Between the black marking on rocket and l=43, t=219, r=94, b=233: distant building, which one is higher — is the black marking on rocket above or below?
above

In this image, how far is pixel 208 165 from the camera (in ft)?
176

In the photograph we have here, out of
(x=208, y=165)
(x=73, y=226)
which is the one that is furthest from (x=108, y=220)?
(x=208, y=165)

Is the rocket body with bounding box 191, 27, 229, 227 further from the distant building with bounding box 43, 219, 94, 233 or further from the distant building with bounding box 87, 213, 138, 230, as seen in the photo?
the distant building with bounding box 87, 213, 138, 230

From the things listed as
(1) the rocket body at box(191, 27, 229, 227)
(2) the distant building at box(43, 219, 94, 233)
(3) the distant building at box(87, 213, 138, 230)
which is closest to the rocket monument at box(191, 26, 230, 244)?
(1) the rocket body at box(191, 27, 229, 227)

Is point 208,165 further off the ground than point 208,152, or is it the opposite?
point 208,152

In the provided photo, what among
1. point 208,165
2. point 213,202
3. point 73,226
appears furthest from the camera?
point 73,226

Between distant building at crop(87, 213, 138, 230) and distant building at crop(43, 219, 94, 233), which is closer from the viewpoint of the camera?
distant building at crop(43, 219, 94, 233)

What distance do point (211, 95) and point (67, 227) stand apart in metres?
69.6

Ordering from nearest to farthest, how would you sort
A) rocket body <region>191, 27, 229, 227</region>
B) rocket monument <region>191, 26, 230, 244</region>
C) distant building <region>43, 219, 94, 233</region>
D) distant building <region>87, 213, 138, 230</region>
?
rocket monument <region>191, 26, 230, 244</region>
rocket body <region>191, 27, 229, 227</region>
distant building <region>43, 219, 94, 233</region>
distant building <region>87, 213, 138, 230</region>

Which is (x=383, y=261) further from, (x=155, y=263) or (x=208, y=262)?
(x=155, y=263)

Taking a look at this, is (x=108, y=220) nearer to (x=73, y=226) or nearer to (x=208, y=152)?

※

# Short task
Copy out every line of the records above word for word, leaving nothing out.

# Problem solution
Between the black marking on rocket and l=43, t=219, r=94, b=233: distant building, which one is higher — is the black marking on rocket above or below?
above

In this image, how far is pixel 208 165 from the camera (in ft)?
176

In the photograph we have here, out of
(x=208, y=165)
(x=73, y=226)
which is the one that is furthest from (x=108, y=220)?
(x=208, y=165)

Is the rocket body with bounding box 191, 27, 229, 227 further from the distant building with bounding box 43, 219, 94, 233 or further from the distant building with bounding box 87, 213, 138, 230, as seen in the photo?
the distant building with bounding box 87, 213, 138, 230

From the things listed as
(1) the rocket body at box(191, 27, 229, 227)
(2) the distant building at box(43, 219, 94, 233)
(3) the distant building at box(87, 213, 138, 230)
which is closest to the rocket monument at box(191, 26, 230, 244)?
(1) the rocket body at box(191, 27, 229, 227)

Is point 208,165 further off the ground than point 208,152, or is it the opposite?
point 208,152

In the provided photo, what among
1. point 208,165
2. point 213,202
3. point 73,226
appears furthest from the camera?
point 73,226

Between distant building at crop(87, 213, 138, 230) and distant building at crop(43, 219, 94, 233), which is closer from the viewpoint of the camera?
distant building at crop(43, 219, 94, 233)

What distance do point (211, 95) and point (67, 227) stand apart in metres?
69.6

Ordering from nearest to farthest, how would you sort
A) rocket body <region>191, 27, 229, 227</region>
B) rocket monument <region>191, 26, 230, 244</region>
C) distant building <region>43, 219, 94, 233</region>
D) distant building <region>87, 213, 138, 230</region>
?
rocket monument <region>191, 26, 230, 244</region>
rocket body <region>191, 27, 229, 227</region>
distant building <region>43, 219, 94, 233</region>
distant building <region>87, 213, 138, 230</region>

Which is (x=383, y=261) further from, (x=155, y=263) or (x=208, y=262)?
(x=155, y=263)

Taking a look at this, is (x=108, y=220) nearer to (x=73, y=226) or nearer to (x=208, y=152)?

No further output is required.